Text shown ▸
You are viewing a plain text version of this content. The canonical link for it is here.

Posted to users@kafka.apache.org by Stevo Slavić <ss...@gmail.com> on 2015/07/07 16:13:43 UTC

Kafka settings for (more) reliable/durable messaging

Hello Apache Kafka community,

Documentation for min.insync.replicas in
http://kafka.apache.org/documentation.html#brokerconfigs states:

"When used together, min.insync.replicas and request.required.acks allow
you to enforce greater durability guarantees. A typical scenario would be
to create a topic with a replication factor of 3, set min.insync.replicas
to 2, and produce with request.required.acks of -1. This will ensure that
the producer raises an exception if a majority of replicas do not receive a
write."

Correct me if wrong (doc reference?), I assume min.insync.replicas includes
lead, so with min.insync.replicas=2, lead and one more replica besides lead
will have to ACK writes.

In such setup, with minimalistic 3 brokers cluster, given that
- all 3 replicas are insync
- a batch of messages is written and ends up on lead and one replica ACKs
- another batch of messages ends up on lead and different replica ACKs

Is it possible that when lead crashes, while replicas didn't catch up,
(part of) one batch of messages could be lost (since one replica becomes a
new lead, and it's only serving all reads and requests, and replication is
one way)?

Kind regards,
Stevo Slavic.

Re: Kafka settings for (more) reliable/durable messaging

Posted by Stevo Slavić <ss...@gmail.com>.

Great feedback, thank you very much to both!

Kind regards,
Stevo Slavic.

On Tue, Jul 7, 2015 at 7:33 PM, Jiangjie Qin <jq...@linkedin.com.invalid>
wrote:

> The replica lag definition now is time based, so as long as a replica can
> catch up with leader in replica.lag.time.max.ms, it is in ISR, no matter
> how many messages it is behind.
>
> And yes, your understanding is correct - ACK is sent back either when all
> replica in ISR got the message or the request timeout.
>
> I had some related slides here might help a bit.
> http://www.slideshare.net/JiangjieQin/no-data-loss-pipeline-with-apache-kaf
> ka-49753844
>
> Thanks,
>
> Jiangjie (Becket) Qin
>
> On 7/7/15, 9:28 AM, "Stevo Slavić" <ss...@gmail.com> wrote:
>
> >Thanks for heads up and code reference!

Data shown ▸
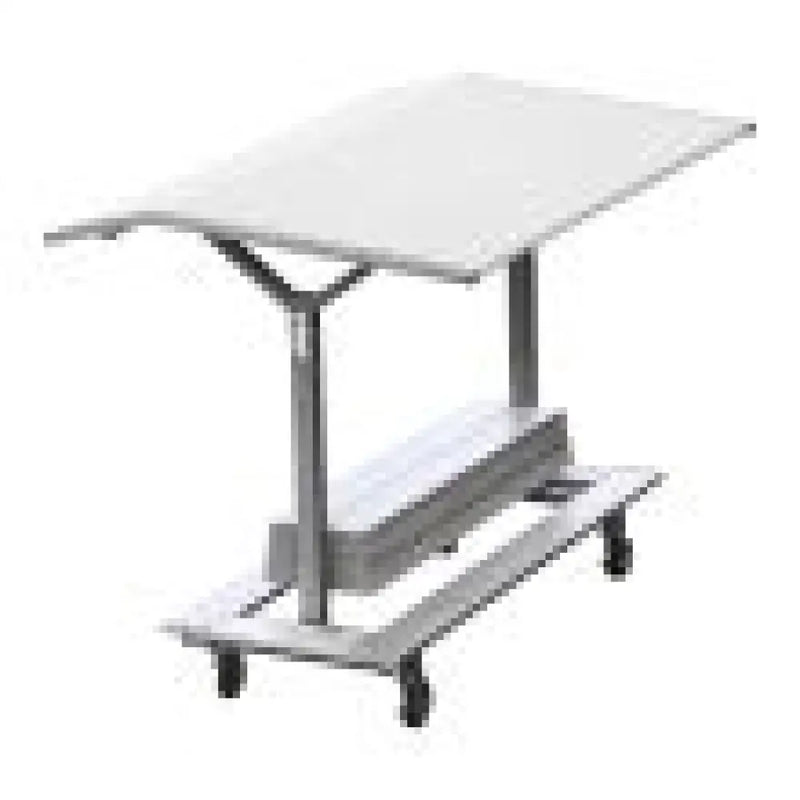 Gill Athletics Portable Track Shelter - 54240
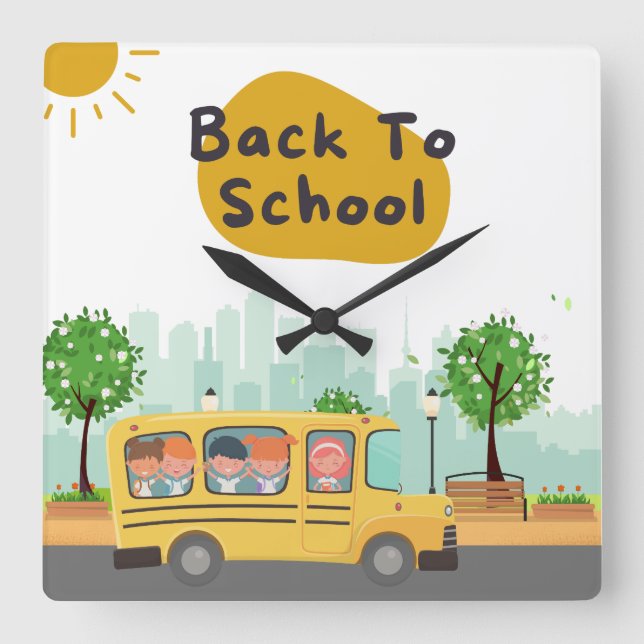 OEuvres d'art fonctionnelles : Meilleure horloge m (Recto)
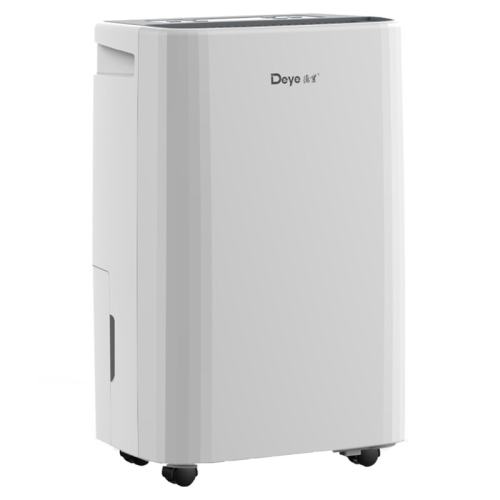 DY-SC16A(16L/D) ҵóʪʪ DY-SC16A DY-SC26A DY-SC60Y1478.4Ԫ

Apply what you read ▸
(a) In the Kafka thread, what is the replica lag definition now based on?
(b) Write out the Kafka thread from "Is it possible" to "much to both!", swapping "lead" for "leader".

Answers to this exercise ▸
(a) The replica lag definition is now time based.

(b)
Is it possible that when leader crashes, while replicas didn't catch up,
(part of) one batch of messages could be lost (since one replica becomes a
new leader, and it's only serving all reads and requests, and replication is
one way)?

Kind regards,
Stevo Slavic.

Re: Kafka settings for (more) reliable/durable messaging

Posted by Stevo Slavić <ss...@gmail.com>.

Great feedback, thank you very much to both!